Government reactions
Winnipeg mayor Scott Gillingham stated "condolences are not strong enough" and that the women were "members of our community ... someone's daughter, someone's sister, someone's mother, someone's friend" in a press conference that there was much more work to be done in protecting Indigenous women and girls, highlighting the vulnerability caused by homelessness, addiction, and poverty.

Members of Parliament Leah Gazan (Winnipeg Centre) and Niki Ashton (Churchill—Keewatinook Aski) proposed an emergency debate in the House of Commons of Canada on the issue of MMIWG2S+ and called for further resources to support vulnerable women following the revelation Skibicki had allegedly killed multiple Indigenous women. The request for a debate was not granted. Gazan stated: "While the government stalls in providing resources, Indigenous women and girls and two-spirit continue to be murdered." Gazan pressed the Minister of Crown–Indigenous Relations Marc Miller on the decision by the Winnipeg police not to search the Brady Road landfill for the bodies of the three missing Indigenous women, of which Miller remarked that he found the decision "very puzzling". Miller stated his intention to meet with Harris's family, while Gazan met with the families of Harris and Wilson, along with other Indigenous leaders, in a press conference.

MLA for Point Douglas Bernadette Smith, whose sister went missing in 2008, supported the decision to refer to one of the victims as "Buffalo Woman". Smith attended a vigil for missing and murdered Indigenous women held following the announcement of further victims. Shadow Justice Minister Nahanni Fontaine expressed on her twitter that community members were feeling "rage, despair, disgust and unspeakable sadness" following the arrest of Skibicki, who she described as a "monster". Fontaine asked "When will the protection of Indigenous women, girls and two-spirited be taken seriously? Winnipeg now has the distinction of having two separate serial killers of Indigenous women. Are we waiting for a third or fourth to rear their murderous heads?"

> _LISTED RECORDS_:
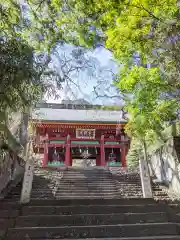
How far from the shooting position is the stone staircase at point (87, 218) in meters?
4.30

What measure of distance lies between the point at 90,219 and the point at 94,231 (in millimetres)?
616

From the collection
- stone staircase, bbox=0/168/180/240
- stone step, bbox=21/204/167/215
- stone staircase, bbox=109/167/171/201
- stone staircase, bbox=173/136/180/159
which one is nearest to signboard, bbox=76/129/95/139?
stone staircase, bbox=109/167/171/201

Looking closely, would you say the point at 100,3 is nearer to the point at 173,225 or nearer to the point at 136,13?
the point at 136,13

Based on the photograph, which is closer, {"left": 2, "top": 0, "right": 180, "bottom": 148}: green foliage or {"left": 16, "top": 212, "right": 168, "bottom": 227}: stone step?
{"left": 16, "top": 212, "right": 168, "bottom": 227}: stone step

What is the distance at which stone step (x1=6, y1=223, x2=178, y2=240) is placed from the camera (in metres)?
4.24

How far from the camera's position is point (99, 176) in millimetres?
9477

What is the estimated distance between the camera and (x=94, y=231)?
14.4 feet

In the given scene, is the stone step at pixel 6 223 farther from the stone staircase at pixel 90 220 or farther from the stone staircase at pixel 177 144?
the stone staircase at pixel 177 144

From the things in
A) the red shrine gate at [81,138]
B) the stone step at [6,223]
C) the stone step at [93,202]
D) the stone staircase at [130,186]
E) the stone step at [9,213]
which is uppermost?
the red shrine gate at [81,138]

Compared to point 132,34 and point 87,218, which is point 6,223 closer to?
point 87,218

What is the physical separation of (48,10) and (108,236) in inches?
249

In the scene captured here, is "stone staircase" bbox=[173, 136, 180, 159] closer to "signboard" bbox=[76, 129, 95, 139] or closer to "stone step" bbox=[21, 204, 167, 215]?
"stone step" bbox=[21, 204, 167, 215]

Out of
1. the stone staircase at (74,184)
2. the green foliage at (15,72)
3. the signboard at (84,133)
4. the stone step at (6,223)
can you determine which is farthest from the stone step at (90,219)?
the signboard at (84,133)

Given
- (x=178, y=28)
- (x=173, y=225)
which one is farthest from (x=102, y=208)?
(x=178, y=28)
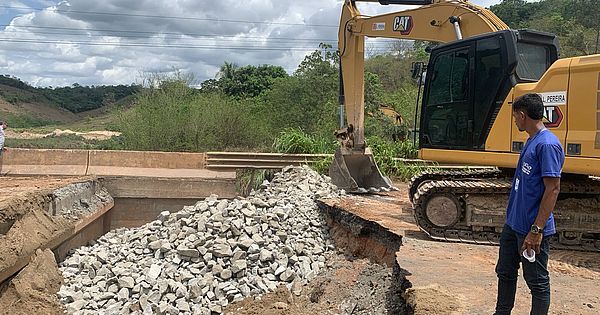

> _YOUR GOAL_:
Rewrite the passage on government reactions between "Government reactions" and "addiction, and poverty.", inclusive, changing "someone's" to "somebody's".

> _CORRECT OUTPUT_:
Government reactions
Winnipeg mayor Scott Gillingham stated "condolences are not strong enough" and that the women were "members of our community ... somebody's daughter, somebody's sister, somebody's mother, somebody's friend" in a press conference that there was much more work to be done in protecting Indigenous women and girls, highlighting the vulnerability caused by homelessness, addiction, and poverty.